The cortisol cutoff point was 31 μg/dl (855 nmol/l) in the ROC curve analysis that was performed to predict mortality among the COVID-19-positive patients (sensitivity 59% and specificity 95%). It is challenging to predict, on the day of ICU admission, which patients are likely to die. In fact, it is difficult for clinicians to select patients for whom more time should be devoted, given the limited time and resources. In such cases, the serum total cortisol level could facilitate and guide the decision-making process for clinicians.
Through using the cutoff point of 31 μg/dl for our patients’ cortisol level, the median length of survival for cortisol levels ≤ 31 μg/dl was 32 days, while that for cortisol levels > 31 μg/dl was 19 days. We found that this significant value was an important marker that could be used to estimate mortality among COVID-19-patients admitted to the ICU.

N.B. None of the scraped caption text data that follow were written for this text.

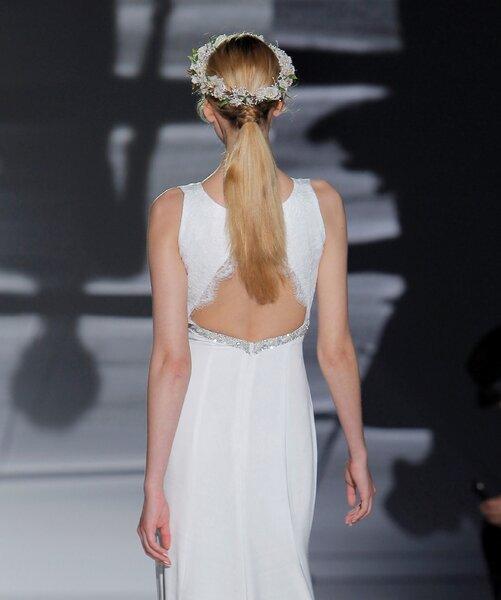Peinados de novia con coleta 2017.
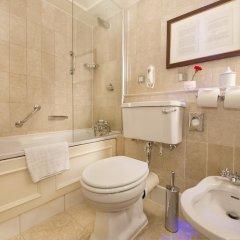 Milestone Hotel Kensington 5* Полулюкс с различными типами кроватей фото 2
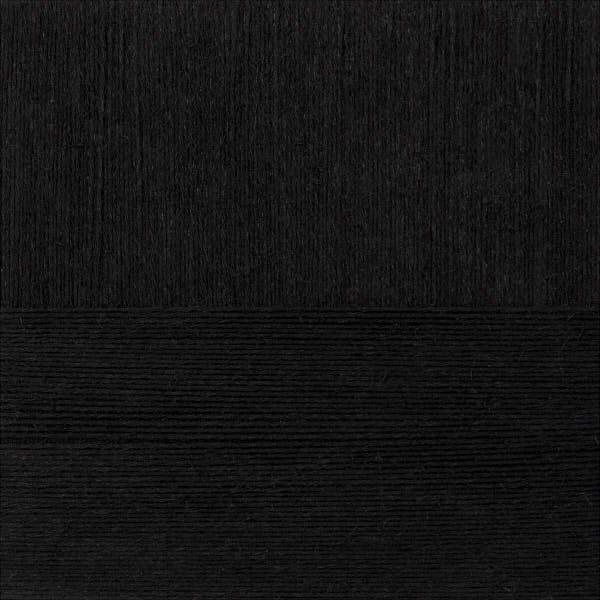 Конопляная Пехорка - черный 02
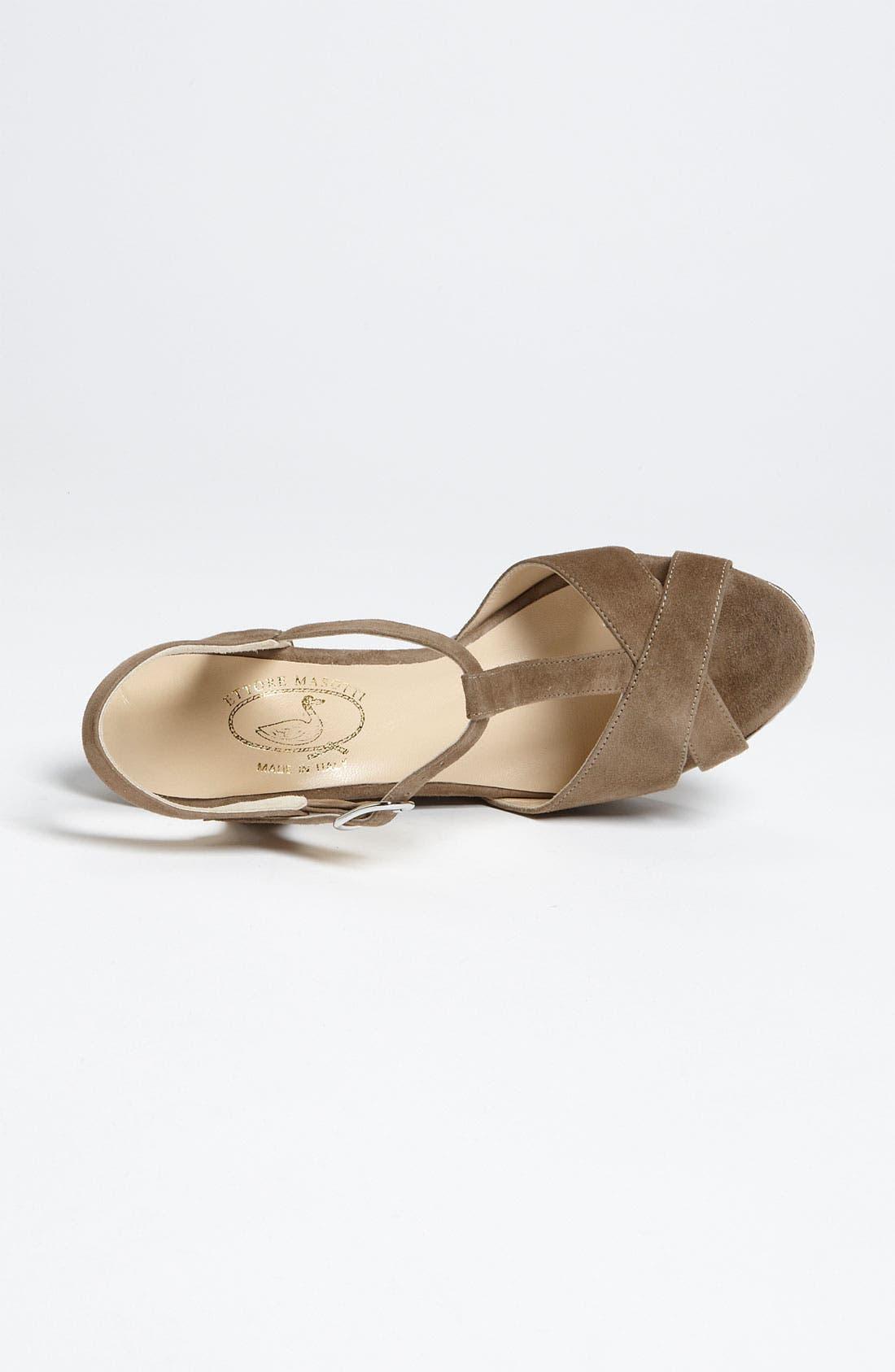 Alternate Image 3  - Ettore Masotti 'Olga' Sandal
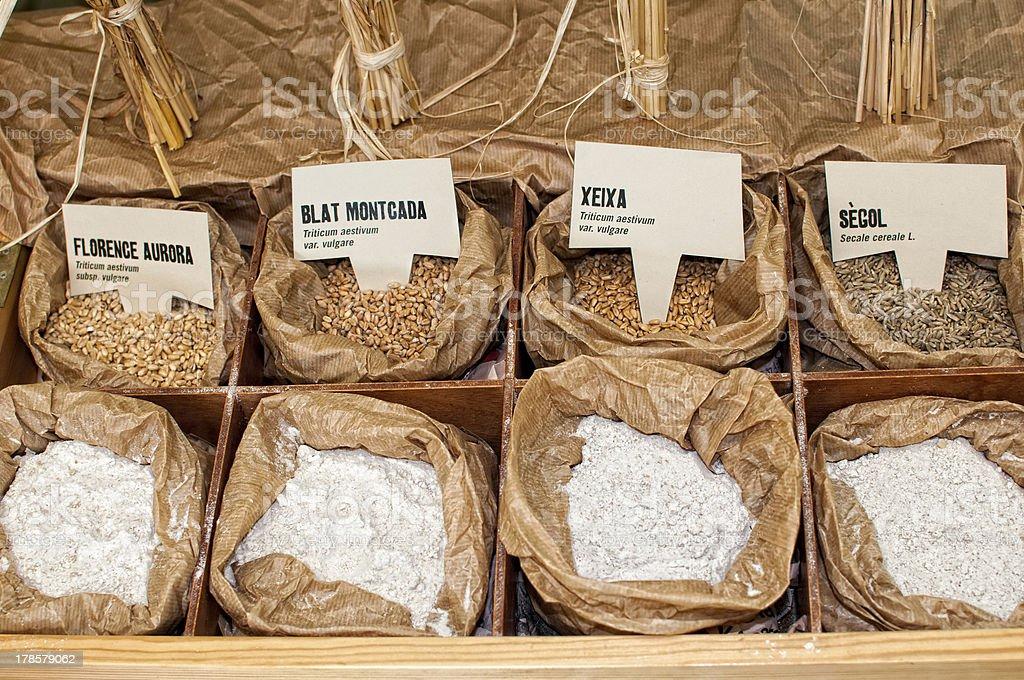 Flour ecological royalty-free stock photo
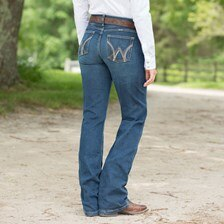 Women's Wrangler® Ultimate Riding Jean Cool Vantage - Q-Baby- Clearance!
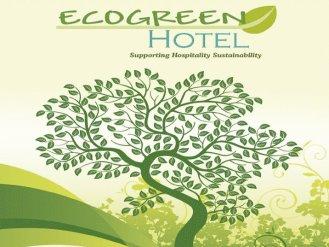 EGH-tree
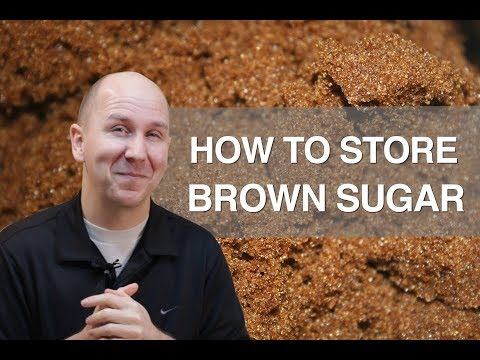 How to store Brown Sugar Properly | Talking Food vlog episode 8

The present study had certain limitations. First, we only performed analysis using a single baseline cortisol level that was measured on the first morning of admission to the ICU due to COVID-19. In our ICU, corticosteroid treatment is frequently applied from the first day of admission; therefore, measuring the serum cortisol levels under corticosteroid treatment may have provided inaccurate results. Second, we did not measure the level of adrenocorticotropic hormone (ACTH), cortisol-binding globulin or free cortisol. Therefore, it was not possible to comprehensively evaluate the effects of COVID-19 on the HPA axis. Third, no ACTH stimulation test (synacthen test) was performed on the patients before starting this study. Therefore, an unknown state of adrenal insufficiency may have been overlooked. Lastly, this study was conducted in a single center. Larger, multicenter studies are required, in order to obtain more conclusive evidence.
CONCLUSIONS
Elevated cortisol level is an independent biomarker that enables prediction of adverse outcomes and mortality among COVID-19-positive patients admitted to the ICU. The ability to predict which patients in the ICU may deteriorate faster will help clinicians to allocate resources appropriately and raise the standard of patient care. Furthermore, we can consider a patient’s cortisol levels while making a decision regarding the treatment approach.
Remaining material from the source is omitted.